Charao y Figueroa fueron sus dos mejores amigos en esa época. Fue con ellos que en 1987 vio y celebró el triunfo de Cecilia Bolocco como Miss Universo después de meterse «a la mala» en una casa de veraneo vacía. Y fue en los patios de esa escuela de Concón donde el niño tuvo su primer pololeo. Fue en quinto básico, cuando el pequeño le dejó una sentida carta más el regalo de una foca de lana —que le había tejido su mamá— en el banco de la compañera que le gustaba. Ella le devolvió un «sí» a través de otra misiva formal.

Su paso por este establecimiento de la Quinta Región no solo fue un refugio y una importante represa de contención emocional para el niño, sino que también fue el lugar en donde Sichel comenzó a valorar la prédica del mundo católico y la acción efectiva en que podía convertirse ese cúmulo de buenas intenciones que usualmente solo quedaban en rezos y oraciones a Jesús y María.

Este vínculo fue porque las monjas no solo oraban puertas adentro, sino que tenían una fuerte presencia social con los vecinos y las organizaciones comunitarias, por lo que el trabajo práctico de ayuda y mejora concreta en la vida de la gente se proyectaba mucho más allá de las panderetas del recinto educacional. Así, el escolar fue testigo directo de esa coherencia, uno de los motivos que, años después, explicarían su acercamiento con el catolicismo de base y comunitario. Y fue probablemente eso mismo lo que lo acercaría —en sus inicios en el mundo de la política— a la Democracia Cristiana.

Pero más allá de la contención del colegio y la relevancia que tuvieron las monjas colombianas —y que no se queda en el hecho de conocer y poder cantar hoy el himno de Colombia—, su paso por Concón fue marcada por dos hitos que le ayudaron a descubrir, décadas después, quién era realmente.

El primero fue cuando, ya hastiado por el trato que recibía su mamá, decidió enfrentar a su «padre». Lo hizo tomando un palo para frenar una agresión que estaba soportando su progenitora. El otro hito fue cuando supo, mientras esperaba en una fila de un servicio público regional, que el hombre que vivía en esa casa okupa, en realidad, era un personaje postizo y que no era su padre biológico.

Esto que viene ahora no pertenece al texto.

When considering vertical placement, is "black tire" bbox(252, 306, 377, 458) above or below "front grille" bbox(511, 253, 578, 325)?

Décadas después, siendo presidente del BancoEstado, Sichel pasó por esa vieja casa ubicada en calle Vergara. La residencia que de niño le parecía enorme, ahora se le asomó como un lugar extrañamente pequeño. Y ahí, los nuevos propietarios le mostraron algunas fotos antiguas que habían encontrado de manera fortuita en la residencia y en donde aparecía un Sichel apenas chiquillo. Los nuevos moradores exhibieron esos registros como si fueran un pequeño tesoro que había quedado abandonado en el lugar. Para los actuales residentes era como si en esas piezas y espacios se hubiera criado alguna estrella de la música o un afamado actor.

Para Sichel, en cambio, era volver a enfrentar un espacio que no había sido benevolente y en donde la angustia, la precariedad y el temor lo había acompañado por demasiado tiempo. De hecho, cuando le preguntan por el momento más feliz de su niñez, asegura que fue cuando dejó esa casa en Concón y se instaló en el hogar de los abuelos maternos en Santiago. Como sinónimo de la felicidad que encontró con ese cambio, Sichel asegura que, más que lo material que había en esa nueva residencia —como tener agua y luz, «lujos» impensados hasta entonces en su vida—, por primera vez experimentó una verdadera sensación de tranquilidad. De alguna manera, la bomba de tiempo que parecía siempre a punto de explotar en su casa en Concón había desaparecido.

El chico, después de muchos años, por fin había encontrado la extraña certeza de que las cosas, personas y ambiente reposado con los que se acostaba por la noche iban a ser los mismos del día siguiente.

«Mi niñez terminó mucho antes de lo que hubiese querido. Se acabó a los 11 años», suele decidir Sichel al recordar en fin de esa etapa de su vida y su paso a una adolescencia-adultez prematura.